Una giornata, ad Albano, di tumulti. Di destra contro sinistra schierate. Di molotov, di calci e pugni ad una bara che doveva passare nella piena inosservanza di tutti. Non doveva esserci nulla davanti alla confraternita di San Pio X.
Invece tutto quel disordine, tumulti e grida di indignazione umanamente comprensibili, hanno fatto in modo che la salma di un uomo impopolare che ha vissuto nell’ombra i suoi anni dopo il massacro delle Fosse Ardeatine, tornasse ad essere popolare.
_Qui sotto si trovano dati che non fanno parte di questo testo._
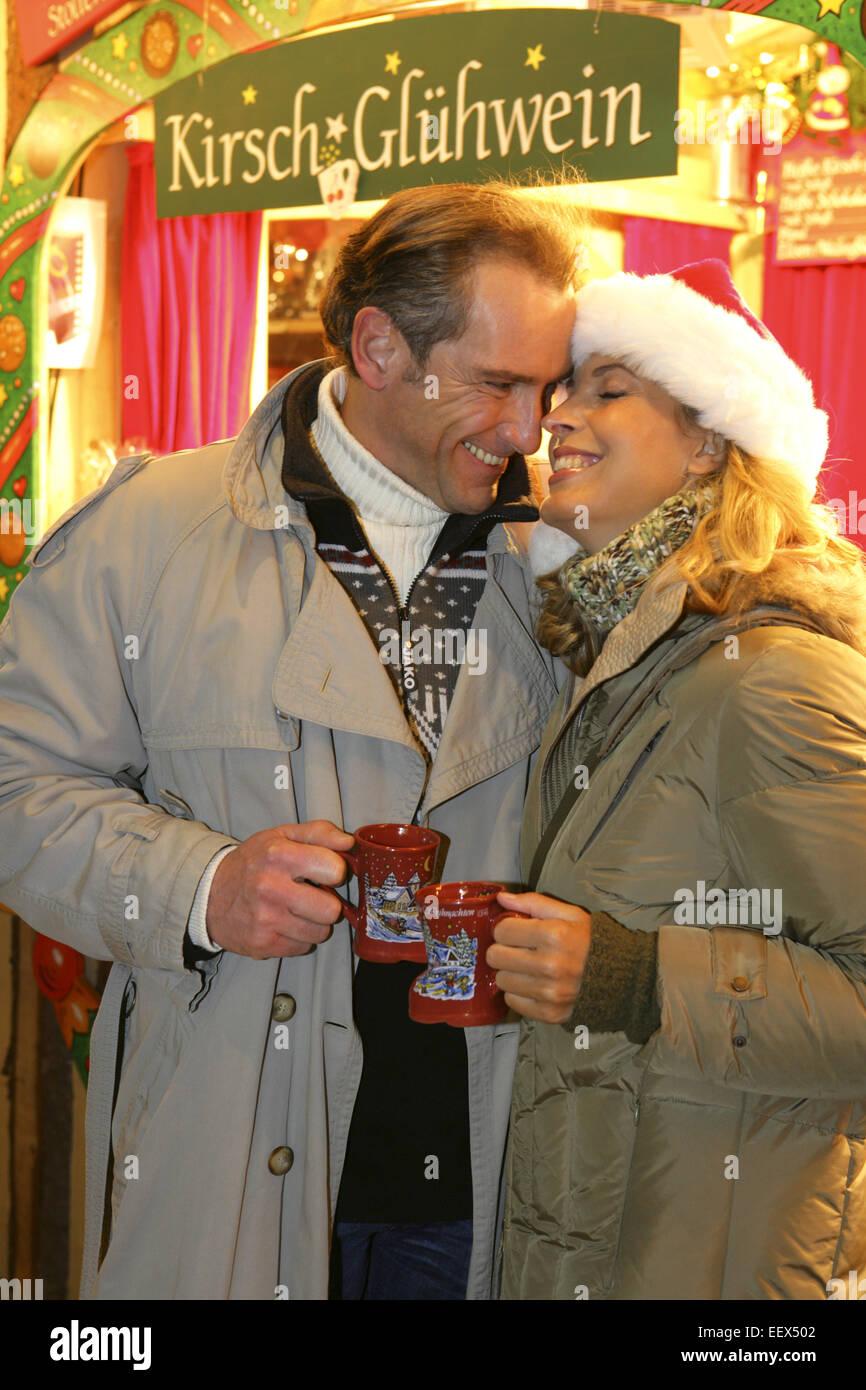 Weihnachtsmarkt, Paar, Glühwein, Trinken, Christkindlmarkt ...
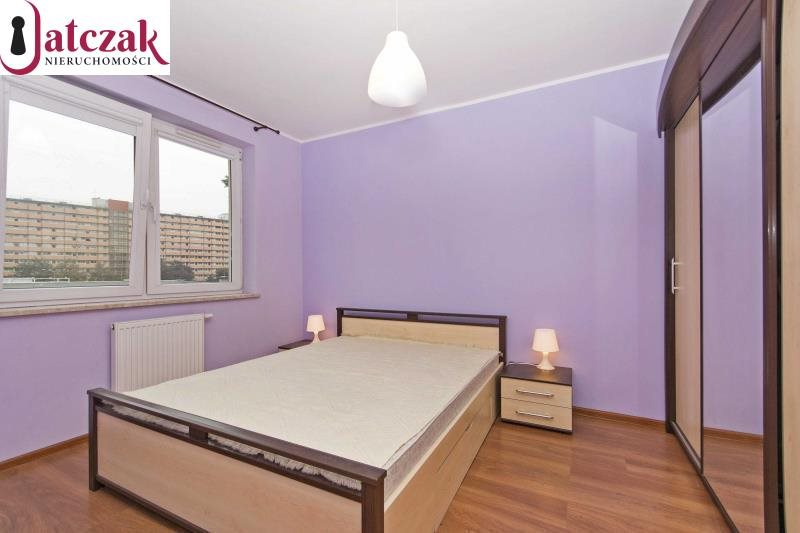 Mieszkanie dwupokojowe na wynajem Gdańsk, Przymorze, Marina Primore, DĄBROWSZCZAKÓW  52m2 Foto 2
Tanto da esserci persino il sindaco di Albano Nicola Marini fuori dai cancelli. A protestare insieme alle persone s’intende. Ma c’era.
C’eravamo tutti e così le pagine dei giornali, compreso il nostro, si sono riempite di servizi.
La polizia è stata impiegata per un ex gerarca nazista che avrebbe dovuto avere soltanto la presenza dei parenti nel momento dell’ultimo saluto.
Noi italiani siamo intrisi di sentimenti e con il nostro calore, a volte, otteniamo l’effetto contrario di ciò che vorremmo. Volenti o nolenti, tutti abbiamo dato il nostro saluto a Priebke.
Dicendogli “boia”, “assassino”, ma l’abbiamo salutato.
Forse se ci fossimo raccolti tutti quanti con corone d’alloro e fiori vicino ai nostri caduti anziché aspettare la bara del gerarca nazista, avremmo onorato i nostri martiri e lasciato andare per sempre, in solitudine e nell’ombra il capitano delle SS.